→ TRAVAIL DEMANDÉ
Extrayez, s'il vous plaît, du texte sur l'Otan et les guerres de Poutine le passage mot pour mot, en commençant à "En 1999 également, durant" et en terminant à "et en Lybie.".

En 1999 également, durant la guerre du Kosovo, l’Otan a participé au conflit par des bombardements massifs (trois cents par jour durant quatre mois !), sans avoir l’approbation du Conseil de sécurité et en violation des articles 5 et 6 de ses statuts qui précisent qu’elle n’est pas une structure offensive, mais défensive. D’autre part, depuis la fin de l’année 2001, l’organisation Atlantique a mené des opérations très largement en dehors de ses périmètres géographiques et légaux d’intervention, à savoir : en Afghanistan, en Mer Rouge, dans le golfe d’Aden, en Océan Indien et en Lybie. 

De son côté, Poutine allait mener huit guerres entre la fin de 1999 et 2022. Pour le récapituler rapidement, il intègre l’administration présidentielle en mars 1997, juste après la première guerre contre la Tchétchénie. Pendant la période où il est chef du FSB – de juillet 1998 à décembre 1999 – se produisent les cinq attentats qui serviront de prétexte au déclenchement de la seconde guerre tchétchène afin de «laver l’affront » de la défaite précédente. Il devient président de la Russie fin 1999, pendant le siège de Grozny. Les combats dévastèrent la capitale tchétchène au point qu’en 2003, les Nations unies la qualifièrent de « ville la plus détruite sur Terre ». En 2008, Poutine a mené une guerre éclair contre la Géorgie. En 2014, le Donbass et la Crimée étaient envahis, causant la mort de 18 000 personnes en huit années. À partir du 30 septembre 2015, l’État russe a commencé à se déployer militairement en Syrie[vi] afin de soutenir Bachar Al Assad et ses propres intérêts au Moyen- Orient. En 2016, après Grozny et avant Marioupol, Alep était réduite à un champ de ruines. En septembre 2020 une intervention de « maintien de la paix » dans le Haut- Karabakh avait lieu et en janvier 2022, l’armée russe est intervenue au Kazakhstan.

→ DONNÉES FOURNIES
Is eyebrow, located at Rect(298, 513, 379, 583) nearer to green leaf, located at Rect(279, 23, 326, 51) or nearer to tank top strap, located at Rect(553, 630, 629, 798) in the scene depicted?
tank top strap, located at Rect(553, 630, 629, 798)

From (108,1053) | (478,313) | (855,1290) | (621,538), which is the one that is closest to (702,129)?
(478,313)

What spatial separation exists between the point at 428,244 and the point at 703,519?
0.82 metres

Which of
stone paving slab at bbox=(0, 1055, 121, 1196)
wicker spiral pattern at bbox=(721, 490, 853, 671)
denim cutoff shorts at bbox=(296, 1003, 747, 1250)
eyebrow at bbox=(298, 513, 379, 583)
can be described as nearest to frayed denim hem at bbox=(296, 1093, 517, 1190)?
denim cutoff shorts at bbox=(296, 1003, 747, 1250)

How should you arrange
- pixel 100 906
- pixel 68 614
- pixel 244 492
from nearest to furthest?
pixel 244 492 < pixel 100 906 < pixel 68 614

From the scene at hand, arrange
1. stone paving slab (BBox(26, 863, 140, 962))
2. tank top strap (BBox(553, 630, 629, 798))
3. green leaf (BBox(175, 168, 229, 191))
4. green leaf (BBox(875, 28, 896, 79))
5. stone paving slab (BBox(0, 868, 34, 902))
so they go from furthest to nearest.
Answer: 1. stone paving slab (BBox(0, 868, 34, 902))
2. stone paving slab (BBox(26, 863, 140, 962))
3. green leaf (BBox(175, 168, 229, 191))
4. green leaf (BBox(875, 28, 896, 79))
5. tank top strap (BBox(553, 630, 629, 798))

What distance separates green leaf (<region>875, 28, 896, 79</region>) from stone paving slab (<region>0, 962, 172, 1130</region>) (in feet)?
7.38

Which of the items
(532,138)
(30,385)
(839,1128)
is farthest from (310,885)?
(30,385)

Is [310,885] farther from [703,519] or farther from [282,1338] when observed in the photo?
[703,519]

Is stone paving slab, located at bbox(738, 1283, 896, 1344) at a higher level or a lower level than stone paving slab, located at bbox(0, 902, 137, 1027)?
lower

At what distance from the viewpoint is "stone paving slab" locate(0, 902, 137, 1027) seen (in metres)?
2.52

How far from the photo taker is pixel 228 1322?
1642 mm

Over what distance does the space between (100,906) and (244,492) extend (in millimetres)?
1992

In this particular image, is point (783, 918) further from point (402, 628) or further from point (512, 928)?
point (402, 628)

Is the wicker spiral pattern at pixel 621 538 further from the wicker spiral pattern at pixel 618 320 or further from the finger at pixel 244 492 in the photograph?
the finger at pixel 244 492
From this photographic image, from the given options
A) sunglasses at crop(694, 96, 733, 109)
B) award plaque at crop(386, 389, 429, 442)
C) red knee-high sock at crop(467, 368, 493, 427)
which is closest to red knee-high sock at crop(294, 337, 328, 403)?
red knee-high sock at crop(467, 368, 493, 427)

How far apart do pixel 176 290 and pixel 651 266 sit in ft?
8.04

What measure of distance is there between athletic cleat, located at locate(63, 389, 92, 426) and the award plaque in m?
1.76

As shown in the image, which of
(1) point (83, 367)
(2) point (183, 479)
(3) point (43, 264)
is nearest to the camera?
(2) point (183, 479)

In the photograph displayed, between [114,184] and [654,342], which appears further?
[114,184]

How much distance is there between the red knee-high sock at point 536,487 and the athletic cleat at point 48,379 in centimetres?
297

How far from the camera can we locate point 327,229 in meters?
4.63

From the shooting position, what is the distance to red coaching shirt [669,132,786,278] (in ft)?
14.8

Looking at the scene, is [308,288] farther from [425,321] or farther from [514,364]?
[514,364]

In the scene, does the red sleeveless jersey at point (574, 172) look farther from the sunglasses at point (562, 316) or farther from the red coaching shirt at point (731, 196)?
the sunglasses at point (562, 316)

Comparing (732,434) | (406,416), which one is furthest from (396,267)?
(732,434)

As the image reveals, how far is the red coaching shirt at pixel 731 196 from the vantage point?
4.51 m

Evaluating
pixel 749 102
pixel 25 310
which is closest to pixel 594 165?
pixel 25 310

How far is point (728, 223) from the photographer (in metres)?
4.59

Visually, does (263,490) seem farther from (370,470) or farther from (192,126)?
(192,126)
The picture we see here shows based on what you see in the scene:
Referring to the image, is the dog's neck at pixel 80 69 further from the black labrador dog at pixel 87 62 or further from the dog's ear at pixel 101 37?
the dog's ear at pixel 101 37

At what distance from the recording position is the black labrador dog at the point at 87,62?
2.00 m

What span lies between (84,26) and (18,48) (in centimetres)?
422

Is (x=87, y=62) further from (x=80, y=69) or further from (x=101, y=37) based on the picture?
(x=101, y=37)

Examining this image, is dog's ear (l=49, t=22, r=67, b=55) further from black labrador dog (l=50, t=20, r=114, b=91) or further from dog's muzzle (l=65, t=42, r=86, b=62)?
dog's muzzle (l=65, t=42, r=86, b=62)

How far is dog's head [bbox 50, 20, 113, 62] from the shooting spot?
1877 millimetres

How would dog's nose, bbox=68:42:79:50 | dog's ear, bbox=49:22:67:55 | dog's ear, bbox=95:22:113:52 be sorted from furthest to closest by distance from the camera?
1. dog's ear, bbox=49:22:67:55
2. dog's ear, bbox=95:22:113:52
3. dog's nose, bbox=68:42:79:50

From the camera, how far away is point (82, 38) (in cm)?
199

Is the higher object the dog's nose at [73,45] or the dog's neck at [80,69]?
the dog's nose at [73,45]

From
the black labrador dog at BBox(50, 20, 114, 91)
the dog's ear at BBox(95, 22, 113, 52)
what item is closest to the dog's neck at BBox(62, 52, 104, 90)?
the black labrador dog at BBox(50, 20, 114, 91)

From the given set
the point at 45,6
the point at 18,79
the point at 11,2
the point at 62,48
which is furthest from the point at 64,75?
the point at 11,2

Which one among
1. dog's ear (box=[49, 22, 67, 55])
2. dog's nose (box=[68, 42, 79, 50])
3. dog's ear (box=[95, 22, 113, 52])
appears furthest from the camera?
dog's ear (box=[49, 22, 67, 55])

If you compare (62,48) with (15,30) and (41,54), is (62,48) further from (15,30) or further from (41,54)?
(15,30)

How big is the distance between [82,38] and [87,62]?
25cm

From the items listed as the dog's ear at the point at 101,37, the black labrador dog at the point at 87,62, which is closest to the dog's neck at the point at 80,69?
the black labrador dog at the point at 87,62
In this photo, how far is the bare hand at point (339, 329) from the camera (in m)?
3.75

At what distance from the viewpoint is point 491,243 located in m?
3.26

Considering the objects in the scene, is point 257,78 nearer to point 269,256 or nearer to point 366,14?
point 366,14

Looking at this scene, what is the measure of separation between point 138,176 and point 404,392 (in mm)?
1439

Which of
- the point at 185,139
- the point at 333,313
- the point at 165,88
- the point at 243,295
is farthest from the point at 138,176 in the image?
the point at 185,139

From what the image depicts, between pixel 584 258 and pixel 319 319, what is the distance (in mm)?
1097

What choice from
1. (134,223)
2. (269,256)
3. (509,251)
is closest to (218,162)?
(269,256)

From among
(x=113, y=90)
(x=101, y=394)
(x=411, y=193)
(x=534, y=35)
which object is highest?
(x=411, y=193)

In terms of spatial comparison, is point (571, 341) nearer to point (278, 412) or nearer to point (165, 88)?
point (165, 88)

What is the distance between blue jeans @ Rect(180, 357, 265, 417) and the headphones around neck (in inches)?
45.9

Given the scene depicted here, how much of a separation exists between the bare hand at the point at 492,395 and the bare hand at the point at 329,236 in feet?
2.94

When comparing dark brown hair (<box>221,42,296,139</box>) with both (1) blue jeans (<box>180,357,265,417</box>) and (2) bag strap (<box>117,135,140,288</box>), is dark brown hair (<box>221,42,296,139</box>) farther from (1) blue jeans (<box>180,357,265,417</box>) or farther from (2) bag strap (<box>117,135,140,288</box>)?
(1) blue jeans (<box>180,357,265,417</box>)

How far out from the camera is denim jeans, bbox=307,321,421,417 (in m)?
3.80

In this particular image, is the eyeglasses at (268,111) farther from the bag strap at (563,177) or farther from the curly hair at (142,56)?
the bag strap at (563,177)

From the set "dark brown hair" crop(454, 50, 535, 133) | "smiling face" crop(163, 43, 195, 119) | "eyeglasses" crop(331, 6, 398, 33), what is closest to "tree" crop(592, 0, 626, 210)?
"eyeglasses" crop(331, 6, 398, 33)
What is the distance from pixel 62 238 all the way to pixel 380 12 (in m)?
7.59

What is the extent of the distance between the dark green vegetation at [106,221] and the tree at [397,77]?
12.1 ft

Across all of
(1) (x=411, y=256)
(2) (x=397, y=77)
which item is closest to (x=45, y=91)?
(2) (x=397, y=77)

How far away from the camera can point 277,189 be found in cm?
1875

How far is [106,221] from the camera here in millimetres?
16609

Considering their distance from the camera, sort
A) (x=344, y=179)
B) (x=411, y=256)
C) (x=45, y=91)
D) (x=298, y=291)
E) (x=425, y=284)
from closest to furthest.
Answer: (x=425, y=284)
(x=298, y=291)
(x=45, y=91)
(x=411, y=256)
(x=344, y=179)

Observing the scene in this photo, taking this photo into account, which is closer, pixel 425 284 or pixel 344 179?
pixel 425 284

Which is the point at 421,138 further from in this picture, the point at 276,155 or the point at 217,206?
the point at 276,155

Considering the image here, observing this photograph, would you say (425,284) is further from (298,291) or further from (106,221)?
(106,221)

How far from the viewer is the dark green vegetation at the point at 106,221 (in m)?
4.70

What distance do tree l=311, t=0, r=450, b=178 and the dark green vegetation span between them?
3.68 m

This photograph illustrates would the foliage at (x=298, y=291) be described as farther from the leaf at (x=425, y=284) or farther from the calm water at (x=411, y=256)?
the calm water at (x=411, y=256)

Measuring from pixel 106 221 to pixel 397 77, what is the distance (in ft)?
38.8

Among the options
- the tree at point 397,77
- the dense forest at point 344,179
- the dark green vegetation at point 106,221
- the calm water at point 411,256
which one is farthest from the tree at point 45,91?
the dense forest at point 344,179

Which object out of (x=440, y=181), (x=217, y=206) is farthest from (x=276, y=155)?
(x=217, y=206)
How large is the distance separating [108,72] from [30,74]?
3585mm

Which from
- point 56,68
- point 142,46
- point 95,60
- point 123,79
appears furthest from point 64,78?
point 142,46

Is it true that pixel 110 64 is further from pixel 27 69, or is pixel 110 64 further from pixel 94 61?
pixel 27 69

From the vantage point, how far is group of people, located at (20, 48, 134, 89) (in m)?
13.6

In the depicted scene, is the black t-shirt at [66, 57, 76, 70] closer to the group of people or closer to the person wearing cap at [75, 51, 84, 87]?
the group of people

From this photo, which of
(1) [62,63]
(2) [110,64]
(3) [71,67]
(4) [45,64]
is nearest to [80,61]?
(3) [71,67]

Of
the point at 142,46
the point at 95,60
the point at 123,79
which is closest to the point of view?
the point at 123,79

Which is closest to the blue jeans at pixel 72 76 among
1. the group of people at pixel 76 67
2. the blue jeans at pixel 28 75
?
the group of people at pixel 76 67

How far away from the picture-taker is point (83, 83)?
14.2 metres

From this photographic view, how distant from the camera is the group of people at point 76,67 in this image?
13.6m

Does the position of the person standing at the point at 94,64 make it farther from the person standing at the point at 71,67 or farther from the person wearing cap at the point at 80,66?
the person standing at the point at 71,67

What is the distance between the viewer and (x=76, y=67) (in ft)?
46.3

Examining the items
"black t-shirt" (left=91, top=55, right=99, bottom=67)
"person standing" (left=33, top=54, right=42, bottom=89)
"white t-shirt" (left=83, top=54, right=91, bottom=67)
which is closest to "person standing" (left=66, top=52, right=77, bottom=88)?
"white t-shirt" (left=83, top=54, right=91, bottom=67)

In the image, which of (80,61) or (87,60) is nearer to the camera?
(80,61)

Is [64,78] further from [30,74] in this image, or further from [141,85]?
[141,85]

→ RÉPONSE À L'EXERCICE
En 1999 également, durant la guerre du Kosovo, l’Otan a participé au conflit par des bombardements massifs (trois cents par jour durant quatre mois !), sans avoir l’approbation du Conseil de sécurité et en violation des articles 5 et 6 de ses statuts qui précisent qu’elle n’est pas une structure offensive, mais défensive. D’autre part, depuis la fin de l’année 2001, l’organisation Atlantique a mené des opérations très largement en dehors de ses périmètres géographiques et légaux d’intervention, à savoir : en Afghanistan, en Mer Rouge, dans le golfe d’Aden, en Océan Indien et en Lybie.